After School Satan Club Proposed in East Portland

Opponents of an evangelical Christian children's club in East Portland's public schools have filed a request to start an After School Satan Club at Sacramento Elementary. In a facility-use request filed with the Parkrose School District on Sept. 5, the Portland chapter of a group called the Satanic Temple asks to host meetings on campus. The filing follows a WW report last month that Sacramento was one of three schools within Portland city limits hosting the controversial Christian after-school program called the Good News Club. After School Satan Clubs have followed the establishment of Good News Clubs nationwide, including chapters in Seattle, Los Angeles and Nehalem, Ore. Finn Rezz, spokesman for the Satanic Temple, says the club won't actually introduce children to the occult. "Our program isn't trying to recruit kids into Satanism," Rezz says. "The curriculum is more secular humanism. Our perspective is that Satan is a rebel, a questioner." Parkrose Superintendent Karen Gray says she may assign the Satan Club to another school. "I get to make the decision as to which school we have room at," she says.

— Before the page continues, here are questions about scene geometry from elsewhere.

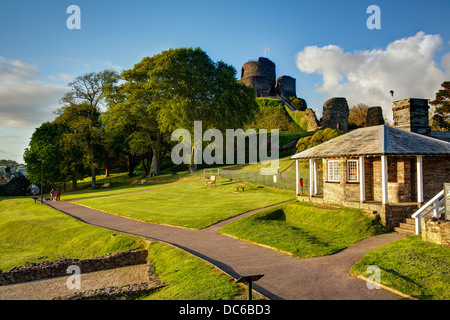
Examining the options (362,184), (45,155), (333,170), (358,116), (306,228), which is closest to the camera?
(306,228)

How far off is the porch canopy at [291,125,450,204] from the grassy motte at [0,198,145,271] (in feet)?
38.9

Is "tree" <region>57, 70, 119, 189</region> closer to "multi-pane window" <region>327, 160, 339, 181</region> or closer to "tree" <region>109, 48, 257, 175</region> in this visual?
"tree" <region>109, 48, 257, 175</region>

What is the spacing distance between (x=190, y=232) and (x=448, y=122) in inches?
1647

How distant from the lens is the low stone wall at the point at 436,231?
36.2 feet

Lithia Motors Faces Tax Threat and Lawsuit

Lithia Motors, the Medford-based auto dealer that is one of Oregon's largest publicly traded companies, faces pressure on two fronts. Lithia is a high-dollar, low-margin business: It sells a lot of cars but only makes a small profit on each. Last week, Lithia contributed $350,000 to Defeat the Tax on Oregon Sales, bringing its total contributions to $505,000—more than any other opponent of Measure 97, which would impose a 2.5 percent tax on a company's Oregon sales above $25 million. Lithia will record sales of about $8 billion this year at 139 dealerships in 15 states. It's unclear what percentage of those sales will be in Oregon. On another front, Lithia faces a class action lawsuit in U.S. District Court aimed at the most profitable part of its business—providing financing and insurance for customers. An amended complaint, filed on Sept. 1, says the company is "misrepresenting the large profits they make when arranging financing and providing products." Lithia's attorney, Jeremy Sacks, says his clients "strongly dispute the allegations."

Chloe Eudaly Trails Steve Novick in Cash Race

Portland City Commissioner Steve Novick and challenger Chloe Eudaly approach the November election for a City Council seat with vastly different resources. Novick, who first won election in 2012, has about $88,000 in his campaign account. Eudaly, owner of Reading Frenzy bookstore, has less than $6,000 on hand—an unusually low amount for a candidate trying to unseat an incumbent. But Eudaly's campaign isn't fazed. "We're definitely going to get outspent," says Marshall Runkel, Eudaly's campaign manager. Instead, Eudaly's campaign plans creative spending, including enlisting Portland cartoonist Joe Sacco to create a comic strip for her campaign literature.